This morning's October non-farm payroll report was a tad weaker than expected on the headline basis, but the report's internals confirm the positive momentum that we have been seeing lately in a number of other economic readings.
I view this report as modestly positive as it adds to the growing list of favorable economic readings that have effectively pushed recession fears to the sidelines. Beyond the U.S. shores, some light appears to have come out of the dark European clouds as well, with the Greek referendum apparently off the table and last week's Euro-zone deal back in play. All of this combined should put the market back on the October trend line before the Greece-inspired fears took hold.

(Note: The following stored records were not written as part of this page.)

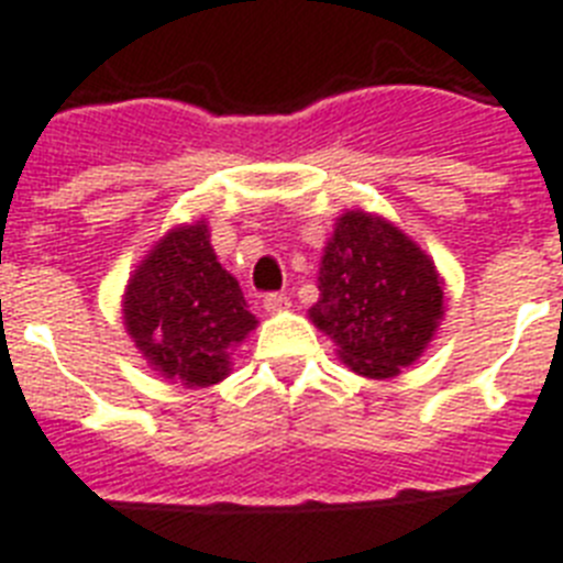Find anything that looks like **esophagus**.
Returning <instances> with one entry per match:
<instances>
[{"mask_svg":"<svg viewBox=\"0 0 563 563\" xmlns=\"http://www.w3.org/2000/svg\"><path fill=\"white\" fill-rule=\"evenodd\" d=\"M290 308V299H287L285 292H271V296H264V310L267 313H285Z\"/></svg>","mask_w":563,"mask_h":563,"instance_id":"esophagus-1","label":"esophagus"}]
</instances>
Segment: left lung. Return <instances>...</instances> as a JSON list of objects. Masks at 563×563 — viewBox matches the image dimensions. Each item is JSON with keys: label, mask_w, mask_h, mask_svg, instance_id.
<instances>
[{"label": "left lung", "mask_w": 563, "mask_h": 563, "mask_svg": "<svg viewBox=\"0 0 563 563\" xmlns=\"http://www.w3.org/2000/svg\"><path fill=\"white\" fill-rule=\"evenodd\" d=\"M310 322L347 368L391 379L415 365L445 316L443 276L426 250L388 218L345 209L319 262Z\"/></svg>", "instance_id": "left-lung-1"}]
</instances>
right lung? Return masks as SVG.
<instances>
[{"instance_id": "add662e5", "label": "right lung", "mask_w": 563, "mask_h": 563, "mask_svg": "<svg viewBox=\"0 0 563 563\" xmlns=\"http://www.w3.org/2000/svg\"><path fill=\"white\" fill-rule=\"evenodd\" d=\"M120 310L148 368L184 388L227 379L232 351L258 328L239 282L209 244L207 218L155 241L129 276Z\"/></svg>"}]
</instances>
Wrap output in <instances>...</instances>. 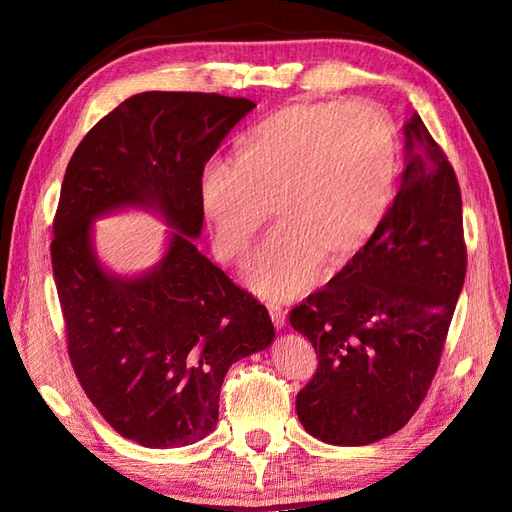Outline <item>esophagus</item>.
Wrapping results in <instances>:
<instances>
[{
	"label": "esophagus",
	"mask_w": 512,
	"mask_h": 512,
	"mask_svg": "<svg viewBox=\"0 0 512 512\" xmlns=\"http://www.w3.org/2000/svg\"><path fill=\"white\" fill-rule=\"evenodd\" d=\"M268 312H270V319H273V323H275V328L277 330L284 328L288 312L284 308H279V306H268Z\"/></svg>",
	"instance_id": "1"
}]
</instances>
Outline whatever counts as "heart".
Segmentation results:
<instances>
[{"label": "heart", "mask_w": 512, "mask_h": 512, "mask_svg": "<svg viewBox=\"0 0 512 512\" xmlns=\"http://www.w3.org/2000/svg\"><path fill=\"white\" fill-rule=\"evenodd\" d=\"M398 178V136L376 103H292L255 123L237 160L213 158L198 202L215 255L242 264L253 237L277 220L246 266L248 288L286 301L343 266L383 224Z\"/></svg>", "instance_id": "b5f03b06"}]
</instances>
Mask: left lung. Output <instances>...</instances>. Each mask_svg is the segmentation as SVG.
Instances as JSON below:
<instances>
[{"instance_id":"left-lung-1","label":"left lung","mask_w":512,"mask_h":512,"mask_svg":"<svg viewBox=\"0 0 512 512\" xmlns=\"http://www.w3.org/2000/svg\"><path fill=\"white\" fill-rule=\"evenodd\" d=\"M455 171L422 118L405 125L400 189L367 246L290 312L317 374L297 394L310 436L363 447L405 427L427 396L464 286Z\"/></svg>"}]
</instances>
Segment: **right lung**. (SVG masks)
Instances as JSON below:
<instances>
[{"instance_id": "add662e5", "label": "right lung", "mask_w": 512, "mask_h": 512, "mask_svg": "<svg viewBox=\"0 0 512 512\" xmlns=\"http://www.w3.org/2000/svg\"><path fill=\"white\" fill-rule=\"evenodd\" d=\"M253 110L222 94L129 96L65 169L50 253L70 361L92 405L140 447L209 436L228 367L275 339L262 303L195 246L200 171ZM125 208L172 228L161 262L132 278L107 271L93 246V220Z\"/></svg>"}]
</instances>
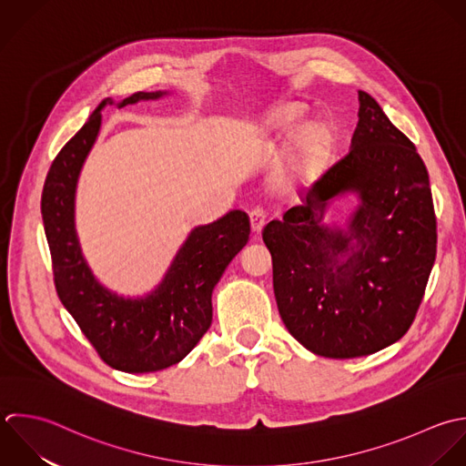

??????The Bureau of Labor Statistics reported the creation of 80K jobs in October, modestly lower than the roughly 90K expectation. Private sector jobs totaled 104K, below the expected 120K level. We also have positive revisions to the prior two months, with 102K in net additions to the originally reported September and August numbers. The unemployment rate ticked down to 9% from 9.1%. Average work week remained unchanged, while average hourly earnings increased 0.2% after increasing at the 0.3% in September.
If we step back from today's October jobs report and scan the broader economic landscape, we see a clear improving trend in economic readings over the last two months after a period of sub-par performance in the summer months. It is becoming obvious now that the U.S. economy lost momentum in the middle part of the year as it faced high oil prices and disruptions resulting from the Japan disaster. The acrimonious debt debate in the summer and the subsequent rating downgrade further damaged confidence in the recovery.
But the economy made a decent turnaround in the third quarter as the restraining effects of those headwinds started to ease. We saw evidence of that not only in the third quarter GDP report, but also in the relatively high frequency measures of industrial production, consumer spending and labor market trends. Today's October jobs report builds on last month's positive reading and is broadly confirmatory of what we have been seeing lately in the weekly Jobless Claims data.
The big-picture takeaway is that the economic recovery is back on track. This is a big improvement relatively to the double-dip recession fears that were so prevalent in August and September. But the reality is that this growth pace will do little to bring down the nation's very high unemployment rate. As welcome as monthly job gains in the 120K vicinity are, they are barely enough to meet the incremental additions to the labor market every month. We need significantly more monthly job additions to bring down the unemployment rate.
In corporate news, Groupon (GRPN) shares make their public debut today after the company successfully priced its IPO at $20 a share late Thursday, above the expected $16-$18 range of just a few days back. This gives the company a market value of approximately $13 billion. On the earnings front, we had better-than-expected results from Starbucks (SBUX) after the close on Thursday. The company also announced a 31% dividend hike and added to its existing buyback program.